3. As much work as pet rescue efforts are in the first days of any disaster, WE LEARNED 90% OF THE RESPONSE AND FUNDING SUPPORT YOU WILL NEED COMES AFTER THAT RESCUE. The ongoing, long-term support of pet owning households is imperative. Pet surrenders, new programming and service needs over an extended period of time should be included in your emergency and recovery planning.
4. You need to have RESOURCES AND SUPPORTS, SUCH AS WELLNESS INTERVENTION AND INITIATIVES, FOR YOUR STAFF who may themselves be impacted by the disaster and can experience PTSD, and COMPASSION FATIGUE.
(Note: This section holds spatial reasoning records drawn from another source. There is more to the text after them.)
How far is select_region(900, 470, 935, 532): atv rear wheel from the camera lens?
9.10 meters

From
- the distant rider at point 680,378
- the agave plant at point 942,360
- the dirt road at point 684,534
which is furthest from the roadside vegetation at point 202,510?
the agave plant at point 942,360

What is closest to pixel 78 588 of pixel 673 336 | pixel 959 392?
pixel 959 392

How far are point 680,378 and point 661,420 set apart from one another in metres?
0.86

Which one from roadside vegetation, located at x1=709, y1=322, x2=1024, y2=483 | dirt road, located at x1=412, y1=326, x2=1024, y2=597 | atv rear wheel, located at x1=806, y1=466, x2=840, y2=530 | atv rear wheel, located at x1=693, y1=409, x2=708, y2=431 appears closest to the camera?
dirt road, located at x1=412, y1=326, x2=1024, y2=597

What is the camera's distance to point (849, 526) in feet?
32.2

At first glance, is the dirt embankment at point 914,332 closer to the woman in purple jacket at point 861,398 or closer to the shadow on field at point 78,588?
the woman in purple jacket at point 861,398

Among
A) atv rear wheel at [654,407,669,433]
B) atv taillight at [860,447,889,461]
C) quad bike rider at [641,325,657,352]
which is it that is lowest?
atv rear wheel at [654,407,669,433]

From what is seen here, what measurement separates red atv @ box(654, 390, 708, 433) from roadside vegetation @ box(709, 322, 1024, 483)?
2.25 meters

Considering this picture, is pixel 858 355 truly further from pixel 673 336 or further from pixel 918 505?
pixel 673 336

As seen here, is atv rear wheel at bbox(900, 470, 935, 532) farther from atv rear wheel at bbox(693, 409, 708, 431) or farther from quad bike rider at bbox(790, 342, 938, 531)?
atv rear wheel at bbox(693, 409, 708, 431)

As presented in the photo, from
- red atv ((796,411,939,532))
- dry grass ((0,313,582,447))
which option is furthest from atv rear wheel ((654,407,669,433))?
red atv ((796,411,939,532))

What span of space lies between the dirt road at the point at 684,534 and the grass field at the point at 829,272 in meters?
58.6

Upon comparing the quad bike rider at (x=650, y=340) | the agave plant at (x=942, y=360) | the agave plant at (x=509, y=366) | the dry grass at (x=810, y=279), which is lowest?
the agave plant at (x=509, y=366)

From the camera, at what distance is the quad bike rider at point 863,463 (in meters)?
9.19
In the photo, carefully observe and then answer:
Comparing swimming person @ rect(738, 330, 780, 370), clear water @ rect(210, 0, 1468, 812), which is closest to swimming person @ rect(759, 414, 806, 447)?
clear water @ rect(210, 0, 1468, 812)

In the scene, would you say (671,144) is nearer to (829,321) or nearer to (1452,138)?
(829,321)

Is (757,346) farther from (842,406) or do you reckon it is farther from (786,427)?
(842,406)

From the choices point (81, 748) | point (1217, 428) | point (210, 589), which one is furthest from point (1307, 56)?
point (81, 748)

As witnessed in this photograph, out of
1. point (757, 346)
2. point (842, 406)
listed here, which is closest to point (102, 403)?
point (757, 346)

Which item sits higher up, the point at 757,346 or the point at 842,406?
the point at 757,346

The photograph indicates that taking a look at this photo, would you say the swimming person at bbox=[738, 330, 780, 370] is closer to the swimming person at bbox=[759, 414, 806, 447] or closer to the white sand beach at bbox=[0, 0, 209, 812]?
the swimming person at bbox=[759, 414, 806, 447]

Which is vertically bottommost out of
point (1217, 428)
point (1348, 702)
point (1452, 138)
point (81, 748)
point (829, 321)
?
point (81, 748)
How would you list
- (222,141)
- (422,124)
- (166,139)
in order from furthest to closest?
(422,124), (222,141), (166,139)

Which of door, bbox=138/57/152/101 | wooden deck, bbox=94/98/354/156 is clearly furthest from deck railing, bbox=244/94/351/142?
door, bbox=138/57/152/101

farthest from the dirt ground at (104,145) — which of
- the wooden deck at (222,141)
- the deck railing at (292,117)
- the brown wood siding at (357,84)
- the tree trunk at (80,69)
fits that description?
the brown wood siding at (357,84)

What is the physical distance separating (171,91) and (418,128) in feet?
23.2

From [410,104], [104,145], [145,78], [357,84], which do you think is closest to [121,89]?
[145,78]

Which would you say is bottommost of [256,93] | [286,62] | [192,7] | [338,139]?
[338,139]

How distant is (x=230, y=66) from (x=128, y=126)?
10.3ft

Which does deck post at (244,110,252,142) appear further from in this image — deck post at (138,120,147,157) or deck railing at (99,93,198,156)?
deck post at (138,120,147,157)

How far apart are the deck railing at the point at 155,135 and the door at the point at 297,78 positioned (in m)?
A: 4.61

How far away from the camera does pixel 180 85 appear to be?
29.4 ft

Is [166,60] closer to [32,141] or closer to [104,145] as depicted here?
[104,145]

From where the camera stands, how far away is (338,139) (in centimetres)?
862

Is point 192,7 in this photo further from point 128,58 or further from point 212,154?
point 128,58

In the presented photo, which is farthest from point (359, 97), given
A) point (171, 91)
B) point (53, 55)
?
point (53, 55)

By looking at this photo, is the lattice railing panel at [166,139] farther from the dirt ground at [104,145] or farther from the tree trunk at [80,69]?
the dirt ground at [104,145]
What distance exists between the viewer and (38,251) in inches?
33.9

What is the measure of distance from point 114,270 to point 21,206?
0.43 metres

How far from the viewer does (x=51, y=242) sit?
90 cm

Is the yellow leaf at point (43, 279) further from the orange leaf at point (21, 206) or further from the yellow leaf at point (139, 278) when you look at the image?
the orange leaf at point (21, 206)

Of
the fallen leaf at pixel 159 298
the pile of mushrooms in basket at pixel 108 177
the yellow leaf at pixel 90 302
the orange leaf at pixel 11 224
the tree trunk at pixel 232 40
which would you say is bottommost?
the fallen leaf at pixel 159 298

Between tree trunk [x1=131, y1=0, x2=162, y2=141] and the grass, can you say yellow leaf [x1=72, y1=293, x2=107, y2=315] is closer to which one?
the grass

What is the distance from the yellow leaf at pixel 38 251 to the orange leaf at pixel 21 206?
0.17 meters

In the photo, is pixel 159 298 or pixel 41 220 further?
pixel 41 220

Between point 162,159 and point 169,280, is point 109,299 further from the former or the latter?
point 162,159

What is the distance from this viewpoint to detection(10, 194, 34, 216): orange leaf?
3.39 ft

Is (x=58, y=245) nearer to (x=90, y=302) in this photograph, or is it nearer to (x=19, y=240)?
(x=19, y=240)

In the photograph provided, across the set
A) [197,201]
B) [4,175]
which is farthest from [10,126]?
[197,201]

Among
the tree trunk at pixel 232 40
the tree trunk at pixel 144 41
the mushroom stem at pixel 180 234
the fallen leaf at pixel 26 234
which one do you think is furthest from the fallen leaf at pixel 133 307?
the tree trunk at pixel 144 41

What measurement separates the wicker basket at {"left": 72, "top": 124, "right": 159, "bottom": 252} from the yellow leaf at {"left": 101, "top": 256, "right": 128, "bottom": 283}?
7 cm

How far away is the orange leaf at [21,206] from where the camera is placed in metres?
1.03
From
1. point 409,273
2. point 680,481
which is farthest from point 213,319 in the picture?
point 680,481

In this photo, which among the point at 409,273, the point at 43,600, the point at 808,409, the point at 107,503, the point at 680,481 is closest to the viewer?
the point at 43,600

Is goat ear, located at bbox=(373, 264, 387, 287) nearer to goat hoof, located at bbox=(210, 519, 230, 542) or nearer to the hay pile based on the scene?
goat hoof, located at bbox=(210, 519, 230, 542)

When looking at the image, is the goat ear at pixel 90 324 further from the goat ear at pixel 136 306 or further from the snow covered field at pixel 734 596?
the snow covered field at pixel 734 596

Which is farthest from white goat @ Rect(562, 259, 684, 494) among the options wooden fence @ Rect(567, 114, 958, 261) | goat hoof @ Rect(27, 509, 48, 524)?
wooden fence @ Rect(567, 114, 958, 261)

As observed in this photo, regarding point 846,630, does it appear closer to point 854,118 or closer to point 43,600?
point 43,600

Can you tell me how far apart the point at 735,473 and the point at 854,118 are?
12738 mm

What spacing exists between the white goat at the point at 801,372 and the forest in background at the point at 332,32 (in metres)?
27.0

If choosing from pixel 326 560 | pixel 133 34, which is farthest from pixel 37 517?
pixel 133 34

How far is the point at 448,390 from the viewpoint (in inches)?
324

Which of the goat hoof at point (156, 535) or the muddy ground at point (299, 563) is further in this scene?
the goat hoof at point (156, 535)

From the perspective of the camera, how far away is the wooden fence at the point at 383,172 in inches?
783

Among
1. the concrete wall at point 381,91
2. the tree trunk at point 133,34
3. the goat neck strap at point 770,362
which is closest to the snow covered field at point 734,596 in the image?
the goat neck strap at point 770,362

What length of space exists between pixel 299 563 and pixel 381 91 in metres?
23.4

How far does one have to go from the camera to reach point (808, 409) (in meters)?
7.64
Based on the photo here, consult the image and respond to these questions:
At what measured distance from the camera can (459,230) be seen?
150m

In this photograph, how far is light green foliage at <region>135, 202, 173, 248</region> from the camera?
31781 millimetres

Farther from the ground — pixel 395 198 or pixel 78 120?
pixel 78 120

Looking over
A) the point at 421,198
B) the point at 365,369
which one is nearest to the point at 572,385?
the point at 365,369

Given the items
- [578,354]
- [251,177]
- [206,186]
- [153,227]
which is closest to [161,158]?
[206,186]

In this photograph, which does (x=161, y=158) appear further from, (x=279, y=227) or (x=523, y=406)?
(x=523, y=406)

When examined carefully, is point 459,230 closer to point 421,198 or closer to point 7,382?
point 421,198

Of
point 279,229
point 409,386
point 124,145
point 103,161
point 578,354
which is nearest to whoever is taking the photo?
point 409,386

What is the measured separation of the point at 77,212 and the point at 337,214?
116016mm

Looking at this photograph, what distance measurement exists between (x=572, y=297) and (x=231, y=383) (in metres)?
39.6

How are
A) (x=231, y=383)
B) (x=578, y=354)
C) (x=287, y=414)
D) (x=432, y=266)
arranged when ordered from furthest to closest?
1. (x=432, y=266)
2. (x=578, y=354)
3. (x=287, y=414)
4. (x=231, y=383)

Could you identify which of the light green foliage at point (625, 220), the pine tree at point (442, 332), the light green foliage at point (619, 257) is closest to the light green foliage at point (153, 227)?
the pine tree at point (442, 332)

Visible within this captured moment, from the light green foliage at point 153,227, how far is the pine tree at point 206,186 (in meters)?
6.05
5. Sharing important progressive milestones throughout the evacuation and recovery can build hope for residents during and post disaster. It is however also important for supporting agencies to COMMUNICATE WITH IN-COMMUNITY ORGANIZATIONS BEFORE SHARING; INFORMATION, IMAGES, AND VIDEOS thus ensuring your updates are respectful of those directly impacted.
6. Have a tool to assess the needs of pet owning households in your community. Having owner surrender access can help prevent pet homelessness along with economic supports through a pet food and supply bank for pet owners experiencing financial hardship in trying to recover from the disaster.COMMUNITY IMPACT SURVEYS AND ANALYSIS WILL RESULT IN KNOWING RATHER THAN ASSUMING HOW THEY FEEL AND WHAT THEIR NEEDS ARE.
7. Finally a STRONG ADOPTION CAMPAIGN will keep your community connected to your mission and your efforts in finding loving forever homes for those animals in your care.